Christians and faith communities need opportunities to cultivate what cultural sociologist Felicia Wu Song calls a “realistic and motivating vision of our circumstance that helps us imagine the kind of life we are hoping to live and how it is we can get there” in her book Restless Devices: Recovering Personhood Presence, and Place in the Digital Age. Such visioning requires that we identify and lead with our faith communities’ core values.

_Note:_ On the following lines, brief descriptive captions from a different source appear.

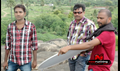CID Viswanath Picture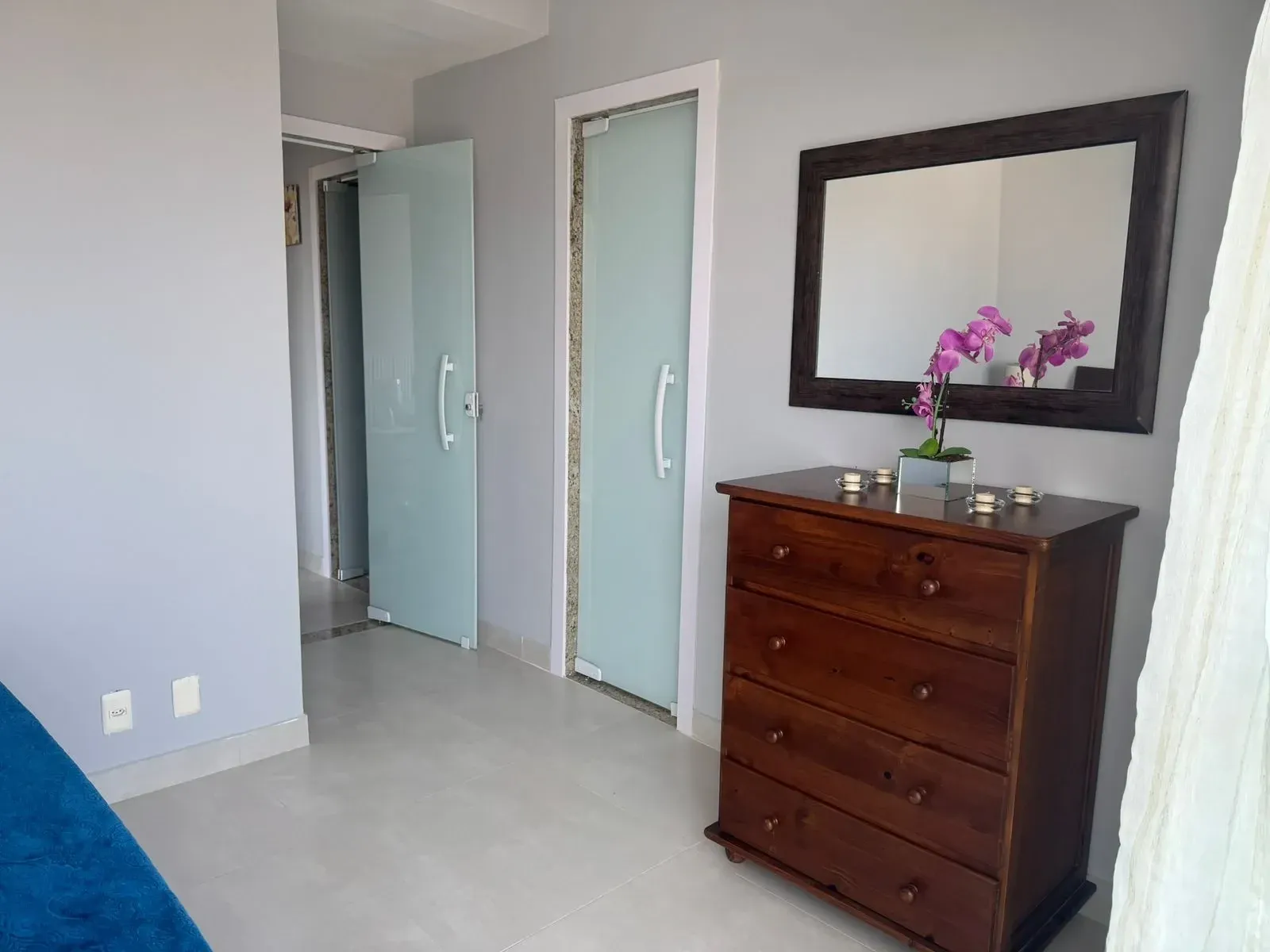 Imagem Cobertura com 3 Quartos à Venda, 166 m² em Arraial do Cabo - Arraial do Cabo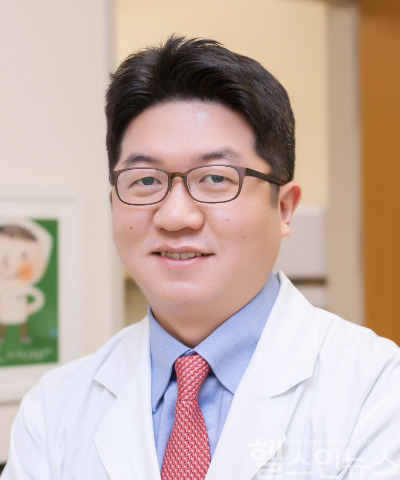 최종우 서울아산병원 성형외과 교수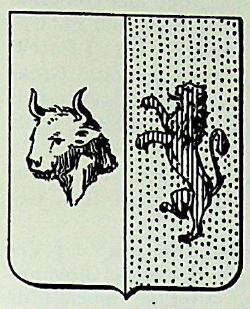 Elisei Coat of Arms / Family Crest 0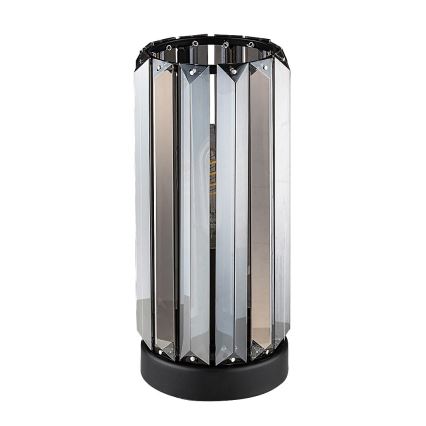 Rabalux - Stolná lampa 1xE27/40W/230V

We must then work to increase digital literacy: invite experts like a local computer scientist or professor to discuss ethics and AI, read trusted information from groups like AIandFaith.org, or ask denominational offices to design an information session on faith and digital ethics.

Being equipped and informed allows us to ask critical questions about whether AI applications and advances are helping us and our community live out the values identified in step one. The books and articles already mentioned are examples of such conversations. Our collective discernment should lead to individual behavioral interventions, community shifts, and advocacy for regulations. To support such efforts, faith communities need to routinely address the challenges and successes of implementing core faith values on individual and communal levels in the face of rapid digital change.